【日本のアニメ史】プロローグ 鉄腕アトムからスーパージェッター

将来このブログの中核をなすであろう、「ニッポンのアニメ史」の準備をしていたところ、大変なニュースが飛び込んできた。

(株)京都アニメーション第一スタジオ放火事件だ。

1人のアニメファンとして悲しい気持ちでいっぱいです。

犠牲になられた方に謹んで哀悼の意を表しますとともに、ご遺族の皆様にお悔やみを申し上げます。また被害にあわれた皆様に、謹んでお見舞い申し上げます。

プロローグ

鉄腕アトムのテレビ放送が開始されたのが、1963年1月1日。昭和38年である。

毎週1話30分という放送形態は現在にも引き継がれていて、この鉄腕アトムこそが、近代のテレビアニメの出発点であるというのが定説だ。

もちろん隼人さんもそう思う。

何を隠そう隼人さんもこの年に生まれた。

さすがにアトムを見たのは再放送であるけれど、ほとんどのアニメはリアルタイムで見てきたと自負している。

そんな隼人さんが、独断と偏見で、日本アニメ史を当時の様子などを交えながら振り返ってみたいと思っている。

尚、執筆の都合上尊敬する作家さん達の敬称は略させて頂きますのでご了承下さいませ。

手塚治虫の功罪

やはり、漫画家、アニメ原作者、アニメーターとこの業界で神様と呼ばれるのは手塚治虫しかいないでしょう。

ただ1人、先頭を歩いた孤高の存在だと思います。

しかし1963年生まれの隼人さんでは、子供の頃から一世代前の作家さんのイメージがありました。

隼人さんの世代では、石森章太郎→永井豪→松本零士って感じかな。

正直、鉄腕アトムは電気式紙芝居と揶揄されるほど、作りがチープだったのを子供心でも感じていた。

これは当時の手塚治虫(虫プロ)の戦略の一環(アトムは安く仕上げて利益を出す)なので仕方がないが、以後製作費を過分に安く設定して競合他社にプレッシャーをかけたりした。

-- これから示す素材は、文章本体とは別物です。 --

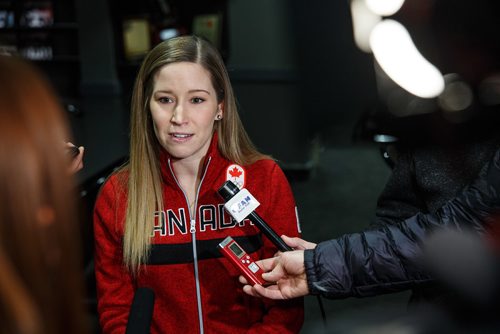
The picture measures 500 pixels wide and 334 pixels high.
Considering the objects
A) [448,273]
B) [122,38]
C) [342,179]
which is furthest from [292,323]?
[122,38]

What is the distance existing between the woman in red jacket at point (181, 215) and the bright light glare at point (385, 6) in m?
0.50

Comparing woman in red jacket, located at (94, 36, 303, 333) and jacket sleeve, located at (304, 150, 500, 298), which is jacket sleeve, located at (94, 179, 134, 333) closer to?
woman in red jacket, located at (94, 36, 303, 333)

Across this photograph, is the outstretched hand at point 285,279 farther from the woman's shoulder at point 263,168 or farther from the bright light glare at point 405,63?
the bright light glare at point 405,63

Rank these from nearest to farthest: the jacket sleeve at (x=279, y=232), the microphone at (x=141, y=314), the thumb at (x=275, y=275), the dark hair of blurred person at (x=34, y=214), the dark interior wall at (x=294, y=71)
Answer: the dark hair of blurred person at (x=34, y=214)
the microphone at (x=141, y=314)
the thumb at (x=275, y=275)
the jacket sleeve at (x=279, y=232)
the dark interior wall at (x=294, y=71)

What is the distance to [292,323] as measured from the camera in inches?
59.6

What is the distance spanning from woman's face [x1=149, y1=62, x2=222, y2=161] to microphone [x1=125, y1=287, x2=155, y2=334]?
488 mm

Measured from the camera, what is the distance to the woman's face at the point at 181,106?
59.2 inches

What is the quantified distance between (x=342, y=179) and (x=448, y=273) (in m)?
4.12

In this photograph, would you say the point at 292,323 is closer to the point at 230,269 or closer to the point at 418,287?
the point at 230,269

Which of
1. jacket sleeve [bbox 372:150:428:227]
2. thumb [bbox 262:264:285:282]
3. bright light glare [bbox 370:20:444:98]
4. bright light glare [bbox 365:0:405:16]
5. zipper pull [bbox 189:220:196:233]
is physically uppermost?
bright light glare [bbox 365:0:405:16]

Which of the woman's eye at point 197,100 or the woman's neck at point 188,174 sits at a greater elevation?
the woman's eye at point 197,100

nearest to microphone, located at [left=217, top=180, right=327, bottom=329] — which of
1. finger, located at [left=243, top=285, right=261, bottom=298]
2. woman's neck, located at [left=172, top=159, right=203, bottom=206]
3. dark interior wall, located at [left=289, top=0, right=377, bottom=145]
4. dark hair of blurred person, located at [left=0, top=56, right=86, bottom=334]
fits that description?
finger, located at [left=243, top=285, right=261, bottom=298]

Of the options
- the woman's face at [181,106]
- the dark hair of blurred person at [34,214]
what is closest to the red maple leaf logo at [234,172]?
the woman's face at [181,106]

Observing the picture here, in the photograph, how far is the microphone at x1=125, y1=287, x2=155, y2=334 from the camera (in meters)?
1.04
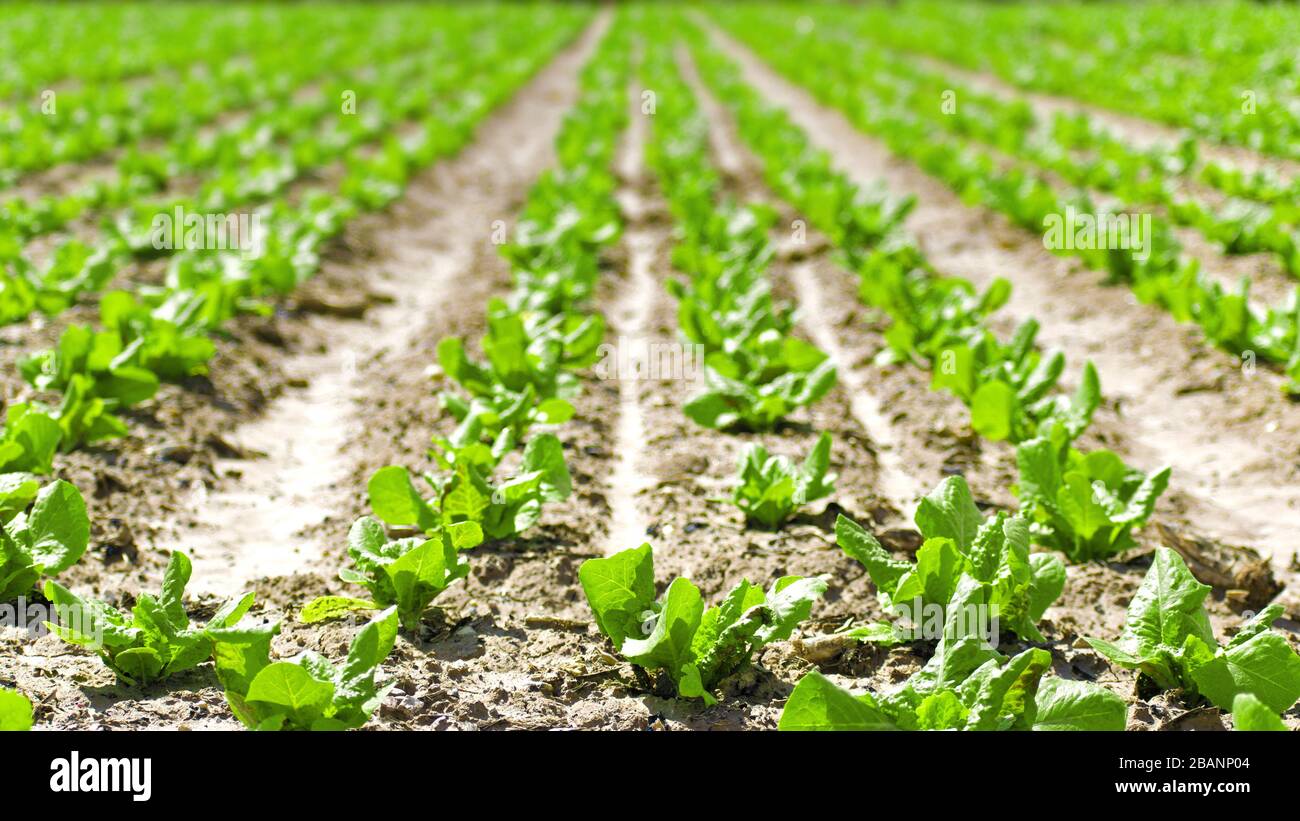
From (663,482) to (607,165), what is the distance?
8442 mm

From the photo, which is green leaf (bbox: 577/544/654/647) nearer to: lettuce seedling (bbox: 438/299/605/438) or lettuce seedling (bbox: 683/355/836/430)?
lettuce seedling (bbox: 438/299/605/438)

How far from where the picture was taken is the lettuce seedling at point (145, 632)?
3.16 metres

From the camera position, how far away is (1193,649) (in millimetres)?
3164

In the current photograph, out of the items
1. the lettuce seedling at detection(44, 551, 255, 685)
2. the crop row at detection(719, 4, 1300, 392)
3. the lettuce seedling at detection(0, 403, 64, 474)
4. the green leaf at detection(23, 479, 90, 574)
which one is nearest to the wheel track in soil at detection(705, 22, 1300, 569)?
the crop row at detection(719, 4, 1300, 392)

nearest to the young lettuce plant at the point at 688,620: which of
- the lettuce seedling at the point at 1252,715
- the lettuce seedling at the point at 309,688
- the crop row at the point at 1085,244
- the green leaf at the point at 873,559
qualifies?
the green leaf at the point at 873,559

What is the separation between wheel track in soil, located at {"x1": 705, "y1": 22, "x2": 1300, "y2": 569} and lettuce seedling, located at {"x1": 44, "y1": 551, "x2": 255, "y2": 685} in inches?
141

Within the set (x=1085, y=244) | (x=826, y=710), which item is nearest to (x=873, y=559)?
(x=826, y=710)

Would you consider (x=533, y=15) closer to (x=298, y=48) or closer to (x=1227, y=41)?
(x=298, y=48)

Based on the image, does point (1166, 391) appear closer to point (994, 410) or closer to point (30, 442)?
point (994, 410)

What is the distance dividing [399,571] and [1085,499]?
228cm

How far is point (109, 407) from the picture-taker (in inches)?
205

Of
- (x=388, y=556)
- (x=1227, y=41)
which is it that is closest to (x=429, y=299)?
(x=388, y=556)

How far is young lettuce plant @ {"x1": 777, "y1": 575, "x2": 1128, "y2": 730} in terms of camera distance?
2.75 meters
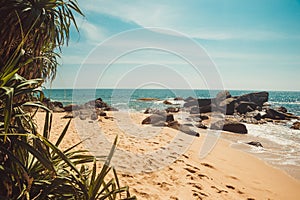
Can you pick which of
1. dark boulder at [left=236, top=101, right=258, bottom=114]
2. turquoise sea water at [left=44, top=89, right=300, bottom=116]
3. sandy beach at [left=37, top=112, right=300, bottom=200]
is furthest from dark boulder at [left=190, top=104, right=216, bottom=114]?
sandy beach at [left=37, top=112, right=300, bottom=200]

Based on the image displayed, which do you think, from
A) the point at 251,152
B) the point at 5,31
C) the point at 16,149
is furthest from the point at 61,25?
the point at 251,152

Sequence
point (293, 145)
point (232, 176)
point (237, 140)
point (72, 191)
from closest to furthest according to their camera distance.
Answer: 1. point (72, 191)
2. point (232, 176)
3. point (293, 145)
4. point (237, 140)

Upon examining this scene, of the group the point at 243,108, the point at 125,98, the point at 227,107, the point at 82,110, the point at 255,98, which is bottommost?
the point at 125,98

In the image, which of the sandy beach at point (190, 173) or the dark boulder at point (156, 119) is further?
the dark boulder at point (156, 119)

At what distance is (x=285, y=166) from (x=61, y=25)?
8106 mm

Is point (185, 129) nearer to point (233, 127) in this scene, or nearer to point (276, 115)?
point (233, 127)

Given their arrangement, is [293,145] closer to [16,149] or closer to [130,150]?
[130,150]

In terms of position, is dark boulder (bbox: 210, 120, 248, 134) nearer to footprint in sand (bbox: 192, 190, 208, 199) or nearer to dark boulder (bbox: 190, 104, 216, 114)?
dark boulder (bbox: 190, 104, 216, 114)

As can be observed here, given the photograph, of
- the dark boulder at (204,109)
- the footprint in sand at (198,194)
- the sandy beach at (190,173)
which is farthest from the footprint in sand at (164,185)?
the dark boulder at (204,109)

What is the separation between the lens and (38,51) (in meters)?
2.69

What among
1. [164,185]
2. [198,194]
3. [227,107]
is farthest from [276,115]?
[164,185]

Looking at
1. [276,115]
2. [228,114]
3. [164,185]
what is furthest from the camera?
[228,114]

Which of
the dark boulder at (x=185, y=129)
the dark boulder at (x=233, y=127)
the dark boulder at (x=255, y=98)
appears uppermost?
the dark boulder at (x=255, y=98)

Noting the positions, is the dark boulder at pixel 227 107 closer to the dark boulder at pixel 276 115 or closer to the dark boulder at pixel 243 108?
the dark boulder at pixel 243 108
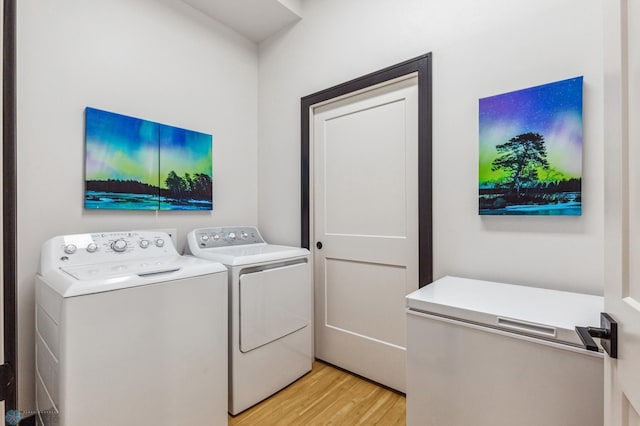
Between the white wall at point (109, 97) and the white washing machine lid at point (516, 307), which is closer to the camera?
the white washing machine lid at point (516, 307)

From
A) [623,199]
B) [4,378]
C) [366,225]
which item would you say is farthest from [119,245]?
[623,199]

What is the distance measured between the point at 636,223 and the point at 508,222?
1056 millimetres

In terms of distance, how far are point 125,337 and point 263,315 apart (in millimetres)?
771

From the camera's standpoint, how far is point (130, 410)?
129 centimetres

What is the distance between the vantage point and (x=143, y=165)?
6.65 feet

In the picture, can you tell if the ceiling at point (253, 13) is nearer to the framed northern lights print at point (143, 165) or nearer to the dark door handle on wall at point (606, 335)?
the framed northern lights print at point (143, 165)

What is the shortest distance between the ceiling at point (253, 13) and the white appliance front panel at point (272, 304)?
1976 mm

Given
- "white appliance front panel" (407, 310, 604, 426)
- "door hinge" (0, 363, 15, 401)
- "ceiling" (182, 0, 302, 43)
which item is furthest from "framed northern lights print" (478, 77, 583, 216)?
"door hinge" (0, 363, 15, 401)

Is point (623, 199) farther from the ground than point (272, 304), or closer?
farther from the ground

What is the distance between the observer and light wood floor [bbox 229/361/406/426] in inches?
67.6

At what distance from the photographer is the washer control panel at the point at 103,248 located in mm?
1551

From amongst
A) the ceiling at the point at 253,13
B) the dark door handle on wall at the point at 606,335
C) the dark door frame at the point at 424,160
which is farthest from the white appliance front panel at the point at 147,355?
the ceiling at the point at 253,13

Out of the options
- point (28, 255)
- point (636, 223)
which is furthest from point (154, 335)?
point (636, 223)

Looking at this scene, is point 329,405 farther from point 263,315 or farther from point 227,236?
point 227,236
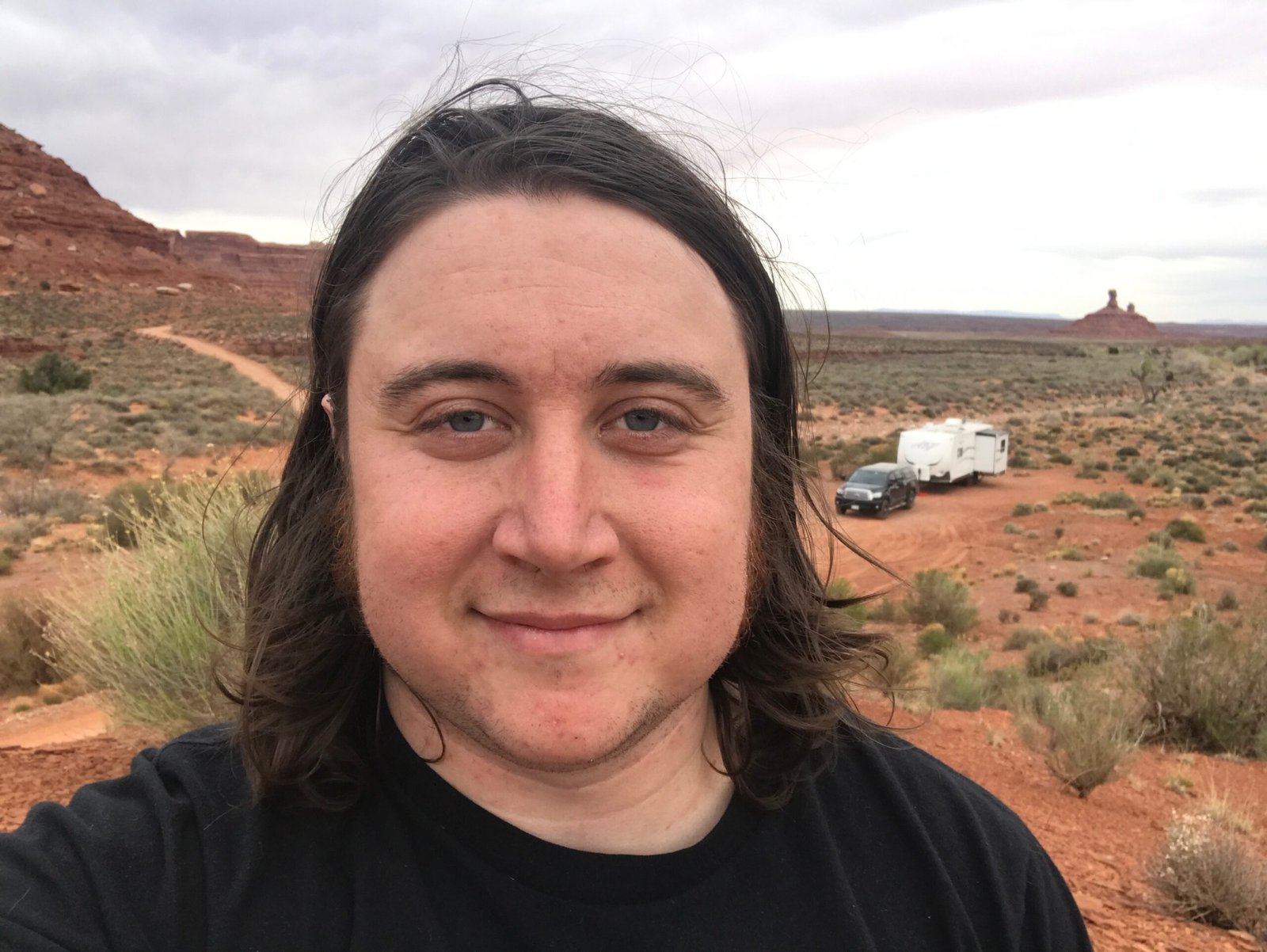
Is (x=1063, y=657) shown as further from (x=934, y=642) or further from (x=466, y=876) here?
(x=466, y=876)

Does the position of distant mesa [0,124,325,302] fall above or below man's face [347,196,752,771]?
above

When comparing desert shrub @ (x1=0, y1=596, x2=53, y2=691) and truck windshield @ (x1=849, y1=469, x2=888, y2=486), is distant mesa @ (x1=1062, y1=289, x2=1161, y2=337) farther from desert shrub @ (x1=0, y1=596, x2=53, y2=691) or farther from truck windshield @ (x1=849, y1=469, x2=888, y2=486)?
desert shrub @ (x1=0, y1=596, x2=53, y2=691)

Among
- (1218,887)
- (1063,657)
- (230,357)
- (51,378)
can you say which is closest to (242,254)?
(230,357)

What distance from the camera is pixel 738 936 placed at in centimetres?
150

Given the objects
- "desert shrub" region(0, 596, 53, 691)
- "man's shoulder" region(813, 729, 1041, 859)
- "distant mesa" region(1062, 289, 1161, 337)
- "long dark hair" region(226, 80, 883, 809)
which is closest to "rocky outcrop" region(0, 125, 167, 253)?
"desert shrub" region(0, 596, 53, 691)

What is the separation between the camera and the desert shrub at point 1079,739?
6523mm

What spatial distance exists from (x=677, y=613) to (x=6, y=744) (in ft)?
23.0

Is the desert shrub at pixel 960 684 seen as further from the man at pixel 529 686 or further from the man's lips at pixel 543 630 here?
the man's lips at pixel 543 630

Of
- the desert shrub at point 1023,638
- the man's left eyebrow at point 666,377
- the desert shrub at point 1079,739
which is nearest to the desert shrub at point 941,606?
the desert shrub at point 1023,638

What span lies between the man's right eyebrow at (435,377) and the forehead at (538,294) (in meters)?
0.02

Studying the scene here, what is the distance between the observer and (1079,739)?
655 centimetres

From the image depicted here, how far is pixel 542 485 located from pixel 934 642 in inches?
461

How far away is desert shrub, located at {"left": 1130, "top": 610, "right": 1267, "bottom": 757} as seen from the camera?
A: 8.05 metres

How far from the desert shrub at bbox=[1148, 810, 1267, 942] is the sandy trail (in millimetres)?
30360
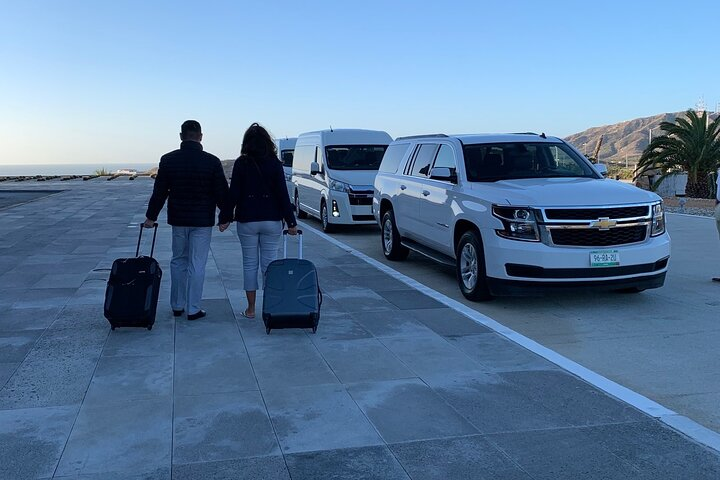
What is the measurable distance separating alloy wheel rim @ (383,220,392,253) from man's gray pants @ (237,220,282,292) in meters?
4.16

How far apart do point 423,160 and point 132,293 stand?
4928mm

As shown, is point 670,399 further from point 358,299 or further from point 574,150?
point 574,150

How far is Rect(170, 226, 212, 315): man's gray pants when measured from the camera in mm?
6414

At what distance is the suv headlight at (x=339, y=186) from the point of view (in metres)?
13.9

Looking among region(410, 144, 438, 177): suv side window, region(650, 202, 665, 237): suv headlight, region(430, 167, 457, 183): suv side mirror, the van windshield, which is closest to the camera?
region(650, 202, 665, 237): suv headlight

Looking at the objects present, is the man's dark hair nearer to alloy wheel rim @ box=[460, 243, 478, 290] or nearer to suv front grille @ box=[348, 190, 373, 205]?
alloy wheel rim @ box=[460, 243, 478, 290]

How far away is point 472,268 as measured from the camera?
7.51m

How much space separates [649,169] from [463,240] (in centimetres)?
1543

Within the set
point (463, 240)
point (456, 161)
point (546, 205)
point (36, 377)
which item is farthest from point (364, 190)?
point (36, 377)

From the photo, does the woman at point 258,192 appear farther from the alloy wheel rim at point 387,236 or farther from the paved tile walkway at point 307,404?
the alloy wheel rim at point 387,236

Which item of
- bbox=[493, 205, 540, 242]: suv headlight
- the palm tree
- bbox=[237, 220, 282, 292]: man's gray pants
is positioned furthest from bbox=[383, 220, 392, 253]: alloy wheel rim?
the palm tree

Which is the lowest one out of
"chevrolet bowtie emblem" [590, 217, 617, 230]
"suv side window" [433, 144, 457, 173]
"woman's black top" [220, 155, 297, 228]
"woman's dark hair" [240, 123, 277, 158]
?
"chevrolet bowtie emblem" [590, 217, 617, 230]

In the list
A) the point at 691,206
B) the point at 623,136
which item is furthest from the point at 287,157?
the point at 623,136

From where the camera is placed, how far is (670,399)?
459 centimetres
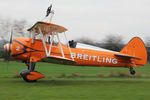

今日でも、アニメ制作費は安いのが当然になり、業界の低賃金や長時間労働の元凶を作ったのは、ほかならぬ神様自身だったのだ。

すでに50年以上が経ち、歴史として語られている事実なのだけれど、手塚治虫に経営者としての才能があれば、そして業界の神様としての自覚があれば、今のアニメ業界も少しは違っていたのかもしれない。

1963年その他の作品

鉄腕アトムが常に高視聴率をマークし、他社も黙っているわけにもいかなかった。

アトムから10か月後、鉄人28号が放映される。原作は横山光輝。制作はTCJ動画センター(のちのエイケン、サザエさんで有名)全84話。

巨大ロボットアニメの元祖と言われる。デカくて単純なリモコンや旧日本軍の秘密兵器といった設定など、1950年代の原作の古さが否めなかった。

注目すべきは、横山光輝の原作がこのあとバンバン出てくるところかな。魔法使いサリー、仮面の忍者赤影、バビル2世と続いていく!

さて、鉄腕アトム、鉄人28号とフジテレビの放映が続いた。対するTBSは11月にエイトマンをスタートさせる。

エイトマンは始めから、対アトムを意識して作られたところが興味深い。

原作は当時駆け出しのSF小説家の平井和正。のちに小説でウルフガイシリーズや、幻魔大戦シリーズなど量産していく。

隼人さんも文庫本50冊位もっている。

漫画は少年マガジンで少し先行。絵は桑田次郎。当時の作品は、漫画とアニメがほぼ同時進行だったところは苦労がうかがい知れる。

 

ここまでの作品はほぼSFのジャンルだが、同時期に老舗の東映動画制作でNET(テレ朝)放映の狼少年ケンがスタートしている。全86話と以外に長い。

上記4作はいずれもメジャーで長寿である。

日本アニメ史における第一世代と言えるだろう。よって翌年(1964年)はめぼしい作品はスタートしていない。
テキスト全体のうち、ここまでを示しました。